_Фрагменты набора данных_

........

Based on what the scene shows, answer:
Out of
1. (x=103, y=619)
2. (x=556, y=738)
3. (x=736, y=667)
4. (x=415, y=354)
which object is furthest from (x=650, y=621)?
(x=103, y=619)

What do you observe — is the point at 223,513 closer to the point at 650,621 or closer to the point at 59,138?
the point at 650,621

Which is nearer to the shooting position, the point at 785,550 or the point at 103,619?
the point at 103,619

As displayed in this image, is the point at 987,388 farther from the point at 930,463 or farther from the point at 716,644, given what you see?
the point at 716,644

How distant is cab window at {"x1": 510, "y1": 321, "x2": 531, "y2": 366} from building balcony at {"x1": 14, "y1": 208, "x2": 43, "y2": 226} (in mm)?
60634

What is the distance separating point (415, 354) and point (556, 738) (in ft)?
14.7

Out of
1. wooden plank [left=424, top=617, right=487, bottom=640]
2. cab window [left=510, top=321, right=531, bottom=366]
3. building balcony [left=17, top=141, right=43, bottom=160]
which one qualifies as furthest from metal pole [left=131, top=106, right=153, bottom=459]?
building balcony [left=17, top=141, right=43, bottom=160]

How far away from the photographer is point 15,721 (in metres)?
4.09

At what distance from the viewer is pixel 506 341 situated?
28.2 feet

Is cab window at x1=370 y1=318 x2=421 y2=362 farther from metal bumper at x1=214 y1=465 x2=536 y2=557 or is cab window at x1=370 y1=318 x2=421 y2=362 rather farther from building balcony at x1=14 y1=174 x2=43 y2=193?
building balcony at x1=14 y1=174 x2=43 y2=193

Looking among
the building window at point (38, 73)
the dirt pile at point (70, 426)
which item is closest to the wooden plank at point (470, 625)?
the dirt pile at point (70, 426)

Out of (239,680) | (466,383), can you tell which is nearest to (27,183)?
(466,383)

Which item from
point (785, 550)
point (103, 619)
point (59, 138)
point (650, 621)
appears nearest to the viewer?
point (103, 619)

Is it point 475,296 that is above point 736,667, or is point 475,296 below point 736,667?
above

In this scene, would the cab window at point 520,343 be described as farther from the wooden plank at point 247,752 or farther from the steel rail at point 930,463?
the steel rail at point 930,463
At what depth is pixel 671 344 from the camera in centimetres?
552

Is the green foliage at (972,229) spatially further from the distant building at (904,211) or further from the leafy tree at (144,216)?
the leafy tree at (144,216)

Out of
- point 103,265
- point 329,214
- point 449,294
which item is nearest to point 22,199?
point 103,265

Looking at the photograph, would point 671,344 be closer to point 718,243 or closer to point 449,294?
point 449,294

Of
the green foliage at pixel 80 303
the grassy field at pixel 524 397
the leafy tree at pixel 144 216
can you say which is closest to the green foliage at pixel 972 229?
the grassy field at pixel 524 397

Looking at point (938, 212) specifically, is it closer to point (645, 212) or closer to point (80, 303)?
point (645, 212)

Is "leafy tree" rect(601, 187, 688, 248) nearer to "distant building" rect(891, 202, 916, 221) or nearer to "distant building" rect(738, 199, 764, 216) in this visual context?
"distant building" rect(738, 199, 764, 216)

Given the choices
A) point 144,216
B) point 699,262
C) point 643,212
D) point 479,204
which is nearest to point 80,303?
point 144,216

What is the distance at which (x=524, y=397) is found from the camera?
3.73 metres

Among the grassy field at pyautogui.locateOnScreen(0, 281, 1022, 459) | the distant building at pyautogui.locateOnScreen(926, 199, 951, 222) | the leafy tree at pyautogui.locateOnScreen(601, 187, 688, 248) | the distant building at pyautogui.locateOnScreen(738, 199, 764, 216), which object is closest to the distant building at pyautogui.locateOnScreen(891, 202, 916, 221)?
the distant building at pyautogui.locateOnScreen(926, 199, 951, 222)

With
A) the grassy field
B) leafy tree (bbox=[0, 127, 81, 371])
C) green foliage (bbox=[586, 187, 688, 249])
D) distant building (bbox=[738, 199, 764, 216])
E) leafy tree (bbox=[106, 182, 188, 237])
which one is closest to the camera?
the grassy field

........

Пожалуйста, перепишите записи от строки с «What is the distance at» до строки с «3.73 metres» включительно в виде CSV с двумя столбцами «текст» и «ответ», по одной строке на каждую запись. Каждое поле заключите в кавычки, а переносы строк внутри него замените пробелами.

текст,ответ
"What is the distance at which (x=524, y=397) is found from the camera?","3.73 metres"